About the original picture:
My first mandala series posted is from a photo of two large pipes. It is one of many photos I have taken in the DC area on my lunch break at work. The pipes are from the side of the “south building.” This building was built for offices for the US Department of Agriculture to supplement the original building, which is called the Whitten Building. The south building is right across the street (to the south) from the Whitten buidling.
About the mandala designs:
Using base images dominated by curves often gives a flower petal look to the images. The more slices used in the mandala program the more petals are in the final image. Every other slice is reversed so each petal is actually made up of two slices. Because the main image shows two pipes side by side, it is possible to get two petals out of a pair of slices (like in image #1) but this is an exception.
Starting with an image with strong curves lends a softness to the picture, even one with a very industrial theme. The softness of the design and the hardness of the material make for an interesting combination. Even with an image that is all curves, there are often still strong points where the slices meet.
Just starting with lots of curves does not always mean soft flower petal shapes. Sometimes you get stronger lines like this.
Patten Pie and Kaleidoscope Kreator 2.0 can both give very different looks for the same base image, even if the same size slice is used. This is because Pattern Pie only uses a fairly small portion of the picture [it is cut just like you would cut a slice of pie from a rounded version of your image] where Kaleidoscope Kreator 2.0 tries to use as large a piece as it can out of the image. This is another reason why I like to do images from both programs.
Go to my photo blog (see the links section) to see more mandalas.
For my digital mandalas, I am currently using two programs: The Kaleidoscope Kreator 2.0 and Pattern Pie.
Both are very easy to use and can create mandalas fairyly quickly.

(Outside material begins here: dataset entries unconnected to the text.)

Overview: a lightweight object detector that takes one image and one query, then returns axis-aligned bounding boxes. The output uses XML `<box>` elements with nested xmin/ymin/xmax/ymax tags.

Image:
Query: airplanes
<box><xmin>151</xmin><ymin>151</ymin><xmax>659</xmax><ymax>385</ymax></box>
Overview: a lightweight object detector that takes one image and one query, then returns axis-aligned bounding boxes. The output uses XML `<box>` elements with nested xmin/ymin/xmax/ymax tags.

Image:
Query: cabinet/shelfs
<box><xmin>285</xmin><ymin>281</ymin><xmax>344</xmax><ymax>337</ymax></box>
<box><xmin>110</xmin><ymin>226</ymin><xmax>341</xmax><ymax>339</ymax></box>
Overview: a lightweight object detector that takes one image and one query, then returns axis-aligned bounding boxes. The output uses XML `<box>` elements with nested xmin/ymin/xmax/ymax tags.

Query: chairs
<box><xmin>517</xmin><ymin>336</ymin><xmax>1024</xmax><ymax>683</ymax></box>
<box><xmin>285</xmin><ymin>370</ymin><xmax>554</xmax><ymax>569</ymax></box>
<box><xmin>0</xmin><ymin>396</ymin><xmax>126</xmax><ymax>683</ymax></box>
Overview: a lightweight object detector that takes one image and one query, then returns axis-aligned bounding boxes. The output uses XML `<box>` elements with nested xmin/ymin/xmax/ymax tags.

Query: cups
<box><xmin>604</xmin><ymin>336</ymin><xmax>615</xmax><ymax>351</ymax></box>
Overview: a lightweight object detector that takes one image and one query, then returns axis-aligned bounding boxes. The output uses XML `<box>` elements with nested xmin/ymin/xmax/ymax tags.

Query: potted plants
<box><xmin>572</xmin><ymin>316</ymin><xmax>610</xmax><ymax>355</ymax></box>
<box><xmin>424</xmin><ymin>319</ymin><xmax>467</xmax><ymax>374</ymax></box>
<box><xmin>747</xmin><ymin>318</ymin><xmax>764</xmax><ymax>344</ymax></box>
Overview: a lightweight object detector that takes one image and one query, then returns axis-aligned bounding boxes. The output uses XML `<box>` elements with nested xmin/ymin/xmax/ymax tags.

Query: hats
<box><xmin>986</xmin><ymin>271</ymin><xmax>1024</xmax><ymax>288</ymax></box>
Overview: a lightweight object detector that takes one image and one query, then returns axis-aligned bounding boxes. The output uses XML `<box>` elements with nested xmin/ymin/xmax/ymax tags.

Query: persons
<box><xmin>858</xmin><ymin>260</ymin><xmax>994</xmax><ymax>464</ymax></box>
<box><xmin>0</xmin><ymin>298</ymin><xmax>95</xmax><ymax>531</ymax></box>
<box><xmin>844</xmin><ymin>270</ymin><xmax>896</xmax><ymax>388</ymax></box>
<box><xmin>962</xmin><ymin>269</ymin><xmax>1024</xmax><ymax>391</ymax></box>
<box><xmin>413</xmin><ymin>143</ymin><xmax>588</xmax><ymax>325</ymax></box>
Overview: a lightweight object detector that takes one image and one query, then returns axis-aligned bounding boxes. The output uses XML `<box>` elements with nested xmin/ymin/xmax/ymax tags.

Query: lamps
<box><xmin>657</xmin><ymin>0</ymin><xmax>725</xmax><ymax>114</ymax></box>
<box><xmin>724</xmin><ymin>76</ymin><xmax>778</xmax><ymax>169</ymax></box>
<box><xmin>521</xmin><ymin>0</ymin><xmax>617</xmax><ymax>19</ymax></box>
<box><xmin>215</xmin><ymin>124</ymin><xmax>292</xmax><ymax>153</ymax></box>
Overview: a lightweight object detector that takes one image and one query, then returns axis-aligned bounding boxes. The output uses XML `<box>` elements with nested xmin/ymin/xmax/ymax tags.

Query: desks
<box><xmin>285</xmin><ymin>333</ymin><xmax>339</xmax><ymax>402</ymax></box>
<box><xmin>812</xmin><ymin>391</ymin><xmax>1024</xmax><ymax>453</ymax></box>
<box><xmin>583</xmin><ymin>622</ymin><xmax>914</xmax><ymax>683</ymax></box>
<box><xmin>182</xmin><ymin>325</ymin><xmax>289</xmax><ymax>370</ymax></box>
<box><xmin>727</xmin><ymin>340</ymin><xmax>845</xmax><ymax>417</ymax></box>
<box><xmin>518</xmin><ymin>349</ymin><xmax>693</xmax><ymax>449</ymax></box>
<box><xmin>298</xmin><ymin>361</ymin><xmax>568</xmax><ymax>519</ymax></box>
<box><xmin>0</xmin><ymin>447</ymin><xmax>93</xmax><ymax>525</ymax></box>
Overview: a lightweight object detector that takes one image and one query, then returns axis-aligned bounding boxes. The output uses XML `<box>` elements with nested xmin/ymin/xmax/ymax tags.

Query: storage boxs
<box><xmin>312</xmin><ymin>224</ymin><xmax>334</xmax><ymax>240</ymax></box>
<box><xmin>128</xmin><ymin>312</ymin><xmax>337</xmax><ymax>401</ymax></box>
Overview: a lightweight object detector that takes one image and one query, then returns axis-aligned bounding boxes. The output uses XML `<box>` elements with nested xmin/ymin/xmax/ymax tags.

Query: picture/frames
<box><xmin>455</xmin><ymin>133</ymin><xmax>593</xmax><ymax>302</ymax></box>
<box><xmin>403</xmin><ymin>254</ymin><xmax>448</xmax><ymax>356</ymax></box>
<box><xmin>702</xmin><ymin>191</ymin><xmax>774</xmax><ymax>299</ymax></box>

Pattern Pie is the first mandala program I picked up. It is fun and easy to use. It creates a mandala from a “slice of pie” shaped wedge from your picture. There is a large variety of slice sized to choose from for dramatically different looks. You can also rotate the slice around your picture to create different mandalas. Pattern Pie also has an auto rotate option where you can watch the mandalas change as the slice rotates around the picture.
A scribble options lets you create mandala made from lines you scribble on the canvas. These pictures turn out suprisingly nice. You can’t tell from looking that the pictures are made from scribbles.
The downside is that the mandalas are small and fairly low resolution. It is good enough resolution to put online – if you don’t try to increase the size – but not good for printing. The smaller mandalas on my gallery are from pattern pie.
Overall it is a good program if printing your mandalas is not important to you. At only $12 it is well worth the price.
A scribble mandala from Pattern Pie. These are generated from scribbles you make in the program.
This is the scribble the mandala was generated from:
The Kaleidoscope Kreator 2.0’s major advantage over Pattern Pie is the ability to make mandalas of any size and at a high resolution. You also have the option of making different shaped mandalas, such as square, sun shape, star shape, flower shape, etc. However it does not have as wide a variety of slice sizes as pattern pie. It also does not have the scribble mandala option or the auto rotate option. The finished mandala is only displayed as thumbnail, but you can click it to make it larger. You have more options about where to place the slice. In pattern pie the tip of the slice is always at the center, but with the Kaleidoscope Kreator you can place it anywhere it your picture.